The boardwalk is 2 km long and meanders through some spectacular old growth rainforest. There are many spots along the walk that seem as though they must be ‘planted’ there but are not. The forest is thick with downed giant trees that have fallen atop one another and have become a healthy green bed for moss and new life where young trees choose to grow. There are many gigantic trees that must have seen the first explorers coming into these waters. It truly is a green, magical rain forest. We could see that the trail has been very well looked after and respected by everyone who has the honour of passing through.
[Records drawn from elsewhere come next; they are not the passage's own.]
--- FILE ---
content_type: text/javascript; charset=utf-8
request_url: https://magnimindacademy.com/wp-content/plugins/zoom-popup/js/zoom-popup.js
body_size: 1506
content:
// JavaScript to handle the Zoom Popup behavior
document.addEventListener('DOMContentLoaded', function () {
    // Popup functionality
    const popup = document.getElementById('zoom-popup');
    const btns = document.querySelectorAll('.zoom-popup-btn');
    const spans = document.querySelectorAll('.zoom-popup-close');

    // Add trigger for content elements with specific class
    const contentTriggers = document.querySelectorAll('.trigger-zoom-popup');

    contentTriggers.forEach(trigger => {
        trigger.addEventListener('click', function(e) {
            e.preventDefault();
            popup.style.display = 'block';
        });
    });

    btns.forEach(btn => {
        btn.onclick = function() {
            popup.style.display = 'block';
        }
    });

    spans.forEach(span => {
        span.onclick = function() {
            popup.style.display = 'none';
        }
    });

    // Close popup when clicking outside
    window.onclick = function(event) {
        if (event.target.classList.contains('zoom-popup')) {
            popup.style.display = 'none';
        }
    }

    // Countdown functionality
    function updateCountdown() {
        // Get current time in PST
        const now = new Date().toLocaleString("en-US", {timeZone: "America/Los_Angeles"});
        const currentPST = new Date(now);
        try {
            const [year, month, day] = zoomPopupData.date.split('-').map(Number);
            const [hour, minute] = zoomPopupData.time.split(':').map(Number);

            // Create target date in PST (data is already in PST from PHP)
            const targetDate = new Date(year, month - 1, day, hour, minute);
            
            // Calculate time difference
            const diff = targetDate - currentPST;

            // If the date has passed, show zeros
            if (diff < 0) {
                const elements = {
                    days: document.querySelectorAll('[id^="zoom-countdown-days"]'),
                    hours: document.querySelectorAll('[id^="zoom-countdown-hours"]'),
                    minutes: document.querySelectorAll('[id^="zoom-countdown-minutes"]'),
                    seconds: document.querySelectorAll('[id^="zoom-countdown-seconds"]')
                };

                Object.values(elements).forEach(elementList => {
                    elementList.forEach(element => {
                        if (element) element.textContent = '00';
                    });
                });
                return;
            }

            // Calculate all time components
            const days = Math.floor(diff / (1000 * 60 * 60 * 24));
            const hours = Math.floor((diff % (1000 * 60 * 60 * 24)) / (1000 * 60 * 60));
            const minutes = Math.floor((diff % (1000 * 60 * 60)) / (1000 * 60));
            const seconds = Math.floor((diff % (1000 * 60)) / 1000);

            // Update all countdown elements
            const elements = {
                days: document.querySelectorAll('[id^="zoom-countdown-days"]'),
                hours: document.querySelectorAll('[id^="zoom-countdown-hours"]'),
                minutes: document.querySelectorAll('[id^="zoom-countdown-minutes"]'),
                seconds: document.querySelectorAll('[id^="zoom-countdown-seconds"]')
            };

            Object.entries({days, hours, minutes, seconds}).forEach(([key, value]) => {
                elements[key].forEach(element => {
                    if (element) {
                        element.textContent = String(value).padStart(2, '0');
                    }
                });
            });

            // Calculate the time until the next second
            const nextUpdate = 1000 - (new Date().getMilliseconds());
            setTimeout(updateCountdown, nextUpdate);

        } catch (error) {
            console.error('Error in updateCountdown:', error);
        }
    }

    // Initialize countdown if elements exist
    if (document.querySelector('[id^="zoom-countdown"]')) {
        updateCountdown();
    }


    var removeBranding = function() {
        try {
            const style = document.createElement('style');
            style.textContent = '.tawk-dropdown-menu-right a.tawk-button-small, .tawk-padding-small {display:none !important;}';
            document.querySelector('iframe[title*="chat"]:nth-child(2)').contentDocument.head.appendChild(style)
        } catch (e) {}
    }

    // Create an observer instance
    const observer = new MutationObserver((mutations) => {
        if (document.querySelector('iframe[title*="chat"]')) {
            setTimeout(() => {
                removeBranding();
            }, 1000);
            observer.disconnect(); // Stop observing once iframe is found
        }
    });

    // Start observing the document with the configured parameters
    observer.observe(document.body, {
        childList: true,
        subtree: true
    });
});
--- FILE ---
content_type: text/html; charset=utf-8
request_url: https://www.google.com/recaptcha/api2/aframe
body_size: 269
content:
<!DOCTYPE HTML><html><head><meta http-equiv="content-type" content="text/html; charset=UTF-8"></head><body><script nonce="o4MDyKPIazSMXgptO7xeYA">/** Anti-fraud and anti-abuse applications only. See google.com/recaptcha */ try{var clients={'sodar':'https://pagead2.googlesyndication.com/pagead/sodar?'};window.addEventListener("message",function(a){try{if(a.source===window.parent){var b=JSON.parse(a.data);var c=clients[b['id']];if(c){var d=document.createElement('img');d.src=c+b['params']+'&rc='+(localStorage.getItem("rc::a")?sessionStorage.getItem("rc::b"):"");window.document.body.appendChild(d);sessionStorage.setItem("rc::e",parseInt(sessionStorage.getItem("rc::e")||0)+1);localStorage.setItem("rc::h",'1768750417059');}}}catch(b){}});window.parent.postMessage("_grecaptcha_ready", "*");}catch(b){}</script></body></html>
It seemed to take a long time to walk the 2 km to the hot springs but at last we were there! There were about 8 to 10 other people that were there as well. I, silly girl, had decided that I wouldn’t bring a bathing suit because I thought I might be too cold coming back. Did I regret that decision? Yep, sure did! Moe quickly got into his bathing suit and headed to the steamy, hot pools. I took some pictures and felt very foolish for not bringing a bathing suit. Eventually, I saw that Chris and Julie were done and boldly went up to Julie and asked if I could, please, borrow her bathing suit. She graciously said yes and I quickly changed and met Moe in the hot pools. From the place where the hot water pours down the hill, the water is very, very hot. You would not want to go in there! The water does cool as it cascades down the rocks into the pools. The first pool seems too hot, but as you go into the next two pools, the water becomes very tolerable. Moe and I lounged there and chatted with the one other man that, by this time, was still there. He told us that groups of people start to arrive around noon and leave by 6:00. We were there at 7:30 so pretty much had the place to ourselves. Good timing! We enjoyed our hot tub until we could stand no more and had to leave. As we walked back we could hear the fog horn begin its plea to all mariners to stay clear. Apparently fog horns have changed their tune over the years and we figured that this one sings in high C, as opposed to the long mournful moan that we would expect from a fog horn. I liken it to the sound made when the rim of a crystal glass is circled by a damp finger.

Once we returned to Reborn, I dropped Moe off and rowed over to ‘Porpoise’ to return the bathing suit and thank Julie for lending it to me and then came back to Reborn. Moe and I made a delicious salmon dinner with rice and herbed vegetables. Before the dark arrived I peeked out into the night. There is an eerie, yet entirely peaceful feeling. Other than the fog horn every 30 seconds, there is utter quiet. The nearby shores are shrouded in a dusky fog. It makes me wonder how the people who lived here so many years ago would have felt as they settled into their night routines and huddled around their fires for warmth and safety.

Moe was feeling pretty tired after our day so retired to bed not long after dinner. I stayed up to journal. Here it is 11:15 and I better get myself to bed if I want to make the long 2 km hike to the hot springs in the morning!